La guerra de Ucrania se libra también como una carrera en el tiempo. Cuanto más se alargue, más fuerza ejercerá Putin con las palancas de las interdependencias globales, convertidas en armas de chantaje. Ucrania puede aguantar la invasión en el frente y soportar la pérdida de vidas y la destrucción del país y de sus ciudades, pero no está claro que los aliados tengan tanto aguante ante los cortes de energía, las hambrunas, sus repercusiones en los flujos migratorios hacia Europa y la pérdida brutal de rentas por la galopada inflacionaria. En cambio, cuanto más duren las hostilidades, más tiempo tendrá la OTAN para prepararse ante la eventualidad de una escalada que desborde el actual perímetro de la guerra, por tanto, para lo peor, que sería la guerra abiertamente europea.
Los frentes de batalla apenas se mueven. Rusia avanza cansinamente en Donbás, pero acaba de perder la isla de las Serpientes, de valor estratégico para el tráfico marítimo en el mar Negro y para la reapertura de la exportación de cereales desde Ucrania. Biden se muestra dispuesto a mantener el tipo tanto tiempo como haga falta, pero también deberán acompañarle las opiniones públicas de los países democráticos, que apenas entienden el lenguaje de Putin y tienen en su mano el voto para echar a los gobiernos e incluso para elegir gobernantes más comprensivos con el Kremlin.

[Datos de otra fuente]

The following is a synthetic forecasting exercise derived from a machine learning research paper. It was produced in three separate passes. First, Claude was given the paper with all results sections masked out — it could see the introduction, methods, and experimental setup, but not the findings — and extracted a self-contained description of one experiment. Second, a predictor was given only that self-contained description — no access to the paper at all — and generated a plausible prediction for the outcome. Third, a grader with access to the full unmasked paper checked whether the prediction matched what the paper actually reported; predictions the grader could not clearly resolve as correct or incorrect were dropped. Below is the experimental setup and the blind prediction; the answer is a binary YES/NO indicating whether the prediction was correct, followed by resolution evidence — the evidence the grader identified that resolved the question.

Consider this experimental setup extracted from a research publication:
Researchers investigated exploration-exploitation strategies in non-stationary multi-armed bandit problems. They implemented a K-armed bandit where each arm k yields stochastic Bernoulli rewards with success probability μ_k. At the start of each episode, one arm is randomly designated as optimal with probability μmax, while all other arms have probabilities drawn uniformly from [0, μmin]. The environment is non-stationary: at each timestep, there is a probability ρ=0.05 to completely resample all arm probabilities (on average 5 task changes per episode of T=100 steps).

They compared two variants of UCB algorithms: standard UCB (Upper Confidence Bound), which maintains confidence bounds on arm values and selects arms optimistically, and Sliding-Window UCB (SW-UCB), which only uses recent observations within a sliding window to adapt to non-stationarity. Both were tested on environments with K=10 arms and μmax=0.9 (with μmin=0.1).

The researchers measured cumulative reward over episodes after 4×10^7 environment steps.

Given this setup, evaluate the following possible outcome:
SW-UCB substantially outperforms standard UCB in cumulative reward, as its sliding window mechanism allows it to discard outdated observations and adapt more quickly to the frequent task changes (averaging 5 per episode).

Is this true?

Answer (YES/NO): NO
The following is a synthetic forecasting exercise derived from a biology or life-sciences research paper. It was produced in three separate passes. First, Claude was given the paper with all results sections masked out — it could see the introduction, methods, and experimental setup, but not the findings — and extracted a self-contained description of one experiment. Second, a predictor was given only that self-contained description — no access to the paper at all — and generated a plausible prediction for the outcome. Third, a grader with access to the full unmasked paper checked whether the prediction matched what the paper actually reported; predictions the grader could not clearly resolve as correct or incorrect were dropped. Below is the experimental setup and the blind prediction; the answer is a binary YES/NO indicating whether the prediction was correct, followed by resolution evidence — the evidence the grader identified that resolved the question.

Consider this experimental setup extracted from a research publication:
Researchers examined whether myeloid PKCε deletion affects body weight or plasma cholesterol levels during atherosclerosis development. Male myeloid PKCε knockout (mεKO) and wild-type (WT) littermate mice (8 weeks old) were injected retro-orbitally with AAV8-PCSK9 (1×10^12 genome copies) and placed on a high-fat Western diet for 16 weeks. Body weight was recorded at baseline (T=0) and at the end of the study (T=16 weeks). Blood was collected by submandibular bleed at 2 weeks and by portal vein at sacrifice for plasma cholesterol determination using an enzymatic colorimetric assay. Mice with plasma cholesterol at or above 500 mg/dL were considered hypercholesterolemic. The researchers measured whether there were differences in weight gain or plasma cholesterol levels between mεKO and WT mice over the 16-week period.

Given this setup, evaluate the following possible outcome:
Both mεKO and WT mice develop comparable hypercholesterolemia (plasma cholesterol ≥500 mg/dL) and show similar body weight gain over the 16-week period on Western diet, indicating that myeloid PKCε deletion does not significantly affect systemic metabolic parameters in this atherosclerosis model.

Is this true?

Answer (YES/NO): YES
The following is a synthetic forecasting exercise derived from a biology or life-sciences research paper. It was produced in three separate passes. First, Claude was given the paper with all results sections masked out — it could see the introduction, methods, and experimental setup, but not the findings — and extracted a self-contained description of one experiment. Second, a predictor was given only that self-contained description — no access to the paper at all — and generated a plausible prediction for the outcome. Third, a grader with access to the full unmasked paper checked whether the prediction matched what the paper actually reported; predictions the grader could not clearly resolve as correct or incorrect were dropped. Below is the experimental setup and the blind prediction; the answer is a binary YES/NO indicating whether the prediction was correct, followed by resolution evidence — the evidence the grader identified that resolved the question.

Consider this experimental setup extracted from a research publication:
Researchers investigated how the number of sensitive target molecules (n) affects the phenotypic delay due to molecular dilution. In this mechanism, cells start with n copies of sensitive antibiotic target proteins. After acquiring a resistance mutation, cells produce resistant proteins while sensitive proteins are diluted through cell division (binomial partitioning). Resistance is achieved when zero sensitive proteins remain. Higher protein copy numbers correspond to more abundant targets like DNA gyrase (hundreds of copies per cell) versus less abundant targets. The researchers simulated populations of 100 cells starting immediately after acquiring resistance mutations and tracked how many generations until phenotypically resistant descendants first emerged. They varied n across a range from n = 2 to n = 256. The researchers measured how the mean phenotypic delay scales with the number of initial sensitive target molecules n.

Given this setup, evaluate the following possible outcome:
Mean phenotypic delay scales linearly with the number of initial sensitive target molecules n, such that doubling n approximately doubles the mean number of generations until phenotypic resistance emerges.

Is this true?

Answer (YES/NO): NO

El lenguaje con el que la OTAN está hablando quizás no sirva todavía para que Putin dé por llegada la hora del alto el fuego, de la diplomacia y de la paz, pero el lenguaje de la debilidad con el que Europa le había hablado hasta ahora, y con el que grandes mayorías en muchos países siguen hablando, difícilmente lleva a la paz y sirve, en cambio, a la guerra larga que quiere Putin e incluso puede servir a su victoria final.